Précisons que, dès la naissance de Karine, les sages-femmes de la maternité avaient alerté les services sociaux sur le comportement de sa mère. Une femme qui avait été condamnée quelques années plus tôt pour avoir tué son bébé, issu d’un viol, d’une centaine de coups de couteau.

« Il ne faut jamais baisser les bras »

Et si elle a longtemps voulu cacher son visage, Karine, aujourd’hui âgée de 27 ans, a décidé d’assumer et de poser aux côtés de celle qui l’a adoptée. « J’ai souvent eu envie d’arrêter, de baisser les bras. Mais Laurence a toujours voulu continuer. Pour moi. C’est grâce à elle et grâce à sa famille que je suis là aujourd’hui. Ce que je retiens, c’est qu’il ne faut jamais baisser les bras », lance la jeune femme.

A la tête de l’association Alexis Danan, Laurence Brunet-Jambu est devenue l’une des voix qui compte en France sur la question des maltraitances. « Quand j’ai pris Karine dans mes bras à sa naissance, j’ai tout de suite su. Mais il aura fallu vingt et un ans pour que ses parents soient condamnés (seulement pour subornation de témoin). Elle a souffert vingt et un ans. Ce n’est pas normal, ce n’est pas juste. » Militante acharnée, la Rennaise espère que son combat servira à protéger d’autres enfants. « Le courage peut parfois nous faire défaut. Aux victimes, j’ai envie de dire qu’il faut se battre, se faire entendre pour se sentir respectés. »

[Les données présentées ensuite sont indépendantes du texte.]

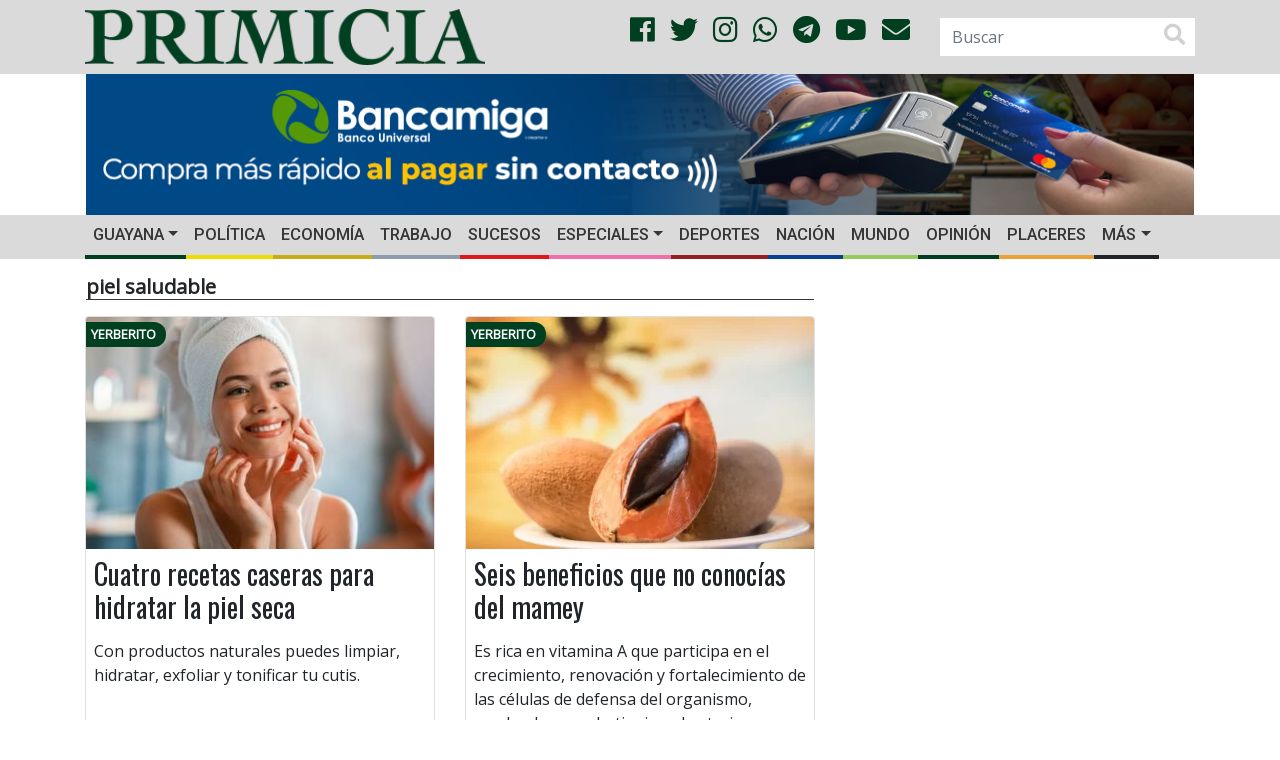

--- FILE ---
content_type: text/html; charset=utf-8
request_url: https://www.google.com/recaptcha/api2/aframe
body_size: 269
content:
<!DOCTYPE HTML><html><head><meta http-equiv="content-type" content="text/html; charset=UTF-8"></head><body><script nonce="xJljbQoDmXjL4Y7HW5h3CQ">/** Anti-fraud and anti-abuse applications only. See google.com/recaptcha */ try{var clients={'sodar':'https://pagead2.googlesyndication.com/pagead/sodar?'};window.addEventListener("message",function(a){try{if(a.source===window.parent){var b=JSON.parse(a.data);var c=clients[b['id']];if(c){var d=document.createElement('img');d.src=c+b['params']+'&rc='+(localStorage.getItem("rc::a")?sessionStorage.getItem("rc::b"):"");window.document.body.appendChild(d);sessionStorage.setItem("rc::e",parseInt(sessionStorage.getItem("rc::e")||0)+1);localStorage.setItem("rc::h",'1769655123575');}}}catch(b){}});window.parent.postMessage("_grecaptcha_ready", "*");}catch(b){}</script></body></html>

Les chiffres sont affolants mais « ne baissent pas »

En France, 160.000 enfants sont victimes d’agressions sexuelles chaque année selon le rapport de la Commission indépendante sur l’inceste et les violences sexuelles faites aux enfants (Ciivise). On estime qu’un enfant meurt tous les cinq jours dans son environnement familial sous l’effet de ces violences. Selon ce même rapport, le coût des violences sexuelles sur les mineurs est d’environ 10 milliards d’euros par an financés par l’État français. « Rien n’a changé, le combat reste le même car les chiffres ne baissent pas », s’agace Laurence Brunet-Jambu. Son immense combat pour celle qui n’était qu’une toute petite fille a le mérite d’ouvrir le débat. Un premier pas.